QIn today’s age of high-tech forensics, do poisons still work for fictional murders?
GB
AYes, people often get away with poisoning because it is not thought of. If an eighty-five-year-old demented person with heart and lung disease dies in his sleep in a nursing home, his private MD might sign the death certificate as a natural cardiac death, and the ME would accept it. Likely no autopsy would be done and no expensive toxicological exams would be undertaken, so an overdose of morphine or digitalis or whatever could go undetected.
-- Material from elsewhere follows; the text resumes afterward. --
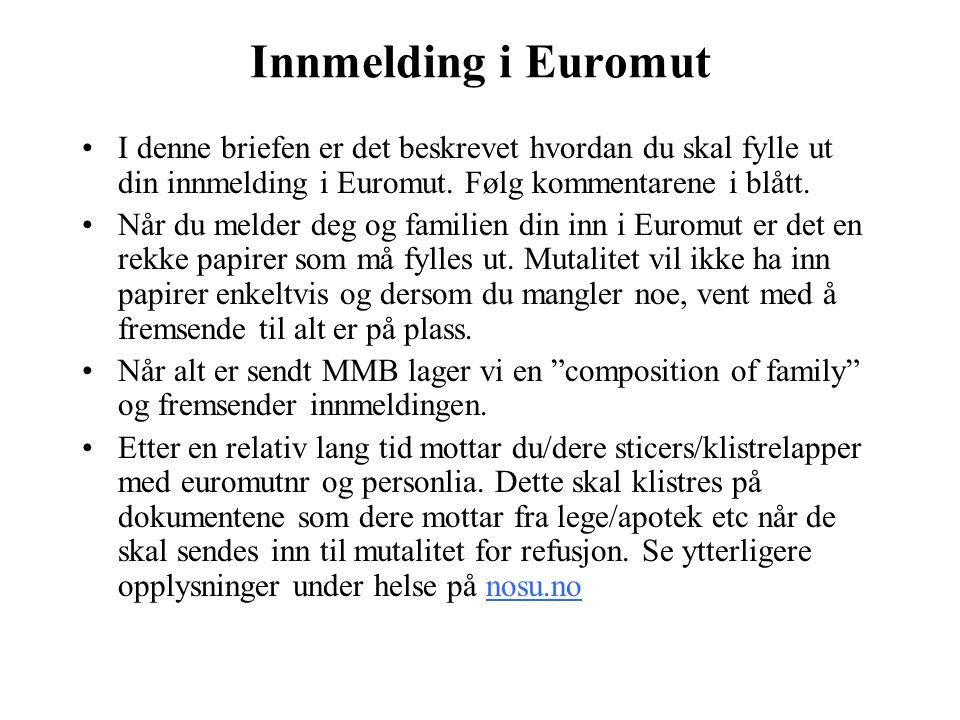 Innmelding i Euromut I denne briefen er det beskrevet hvordan du skal fylle ut din innmelding i Euromut.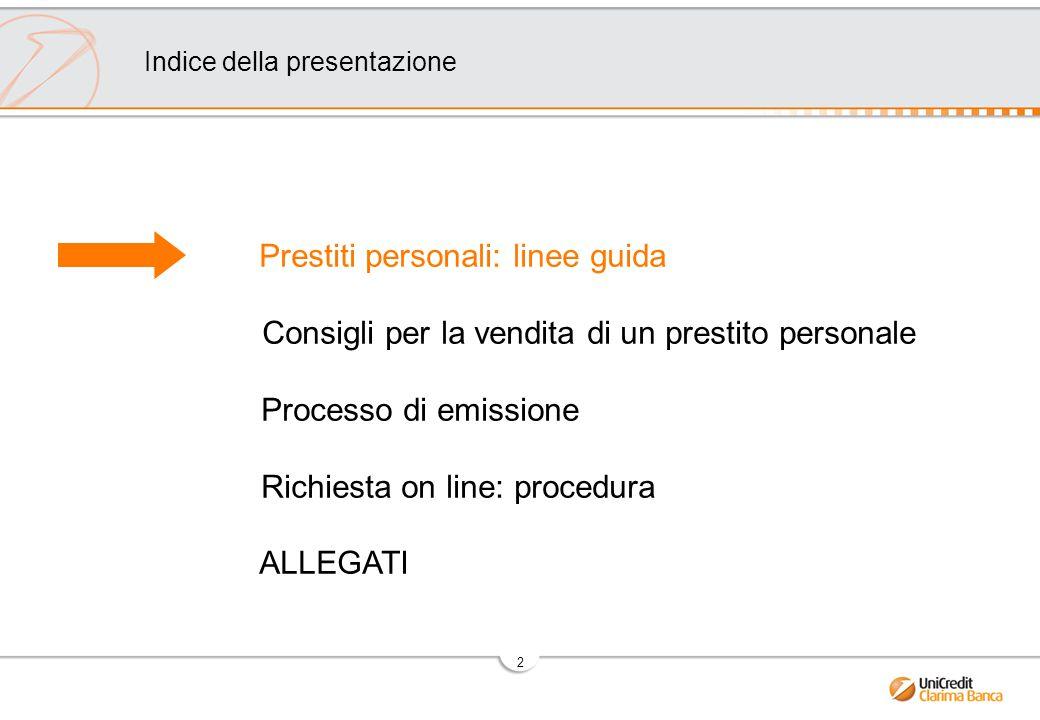 2 Prestiti personali: linee guida Consigli per la vendita di un prestito personale Processo di emissione Richiesta on line: procedura ALLEGATI Indice della presentazione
But if a five-million-dollar inheritance was in play and if the insurance company didn’t have to pay for a victim of murder or if one family member suspected another, the ME might be asked to open a file and investigate.
The first step in getting away with a poisoning murder is to make it look like something else. Keep the ME completely out of the picture or at least give him an easy answer for the cause of death. If no murder is suspected, he’ll take the path of least resistance, which is also the cheapest route. The ME must live with and justify his ever-declining budget. If he is wasteful, he’ll be looking for a job. So give him a cheap and easy out.
The second step is to use a poison that is not readily detectable and will slip through most drug screens. Drug screens on both the living and the dead typically test for alcohol, narcotics, sedatives, marijuana, cocaine, amphetamines, and aspirin. Some screen for a few other classes. Once a member of a class is identified, further testing to determine exactly which member of the class is present and in what amount will follow. These tests are more expensive and time consuming, but if the screen shows something it will be pursued. If not, to save money the death is attributed to something else and life goes on. Remember that a common cause of death in middle-aged folks is a cardiac arrhythmia without a heart attack. There are no autopsy findings in such deaths. A heart attack can be seen but not an arrhythmia since it is purely electrical.
That said, if a poison is suspected and if the funds and interest to pursue it are present, virtually anything can be found in an intact corpse. Using gas chromatography in conjunction with either mass spectrometry (GS/MS) or infrared spectroscopy (GC/IR) will give a chemical fingerprint for any molecule. Because each molecule has its own structure and thus its own fingerprint, every compound can be distinguished from every other one.
For these reasons, poisons are still rich tools for the writer of crime fiction.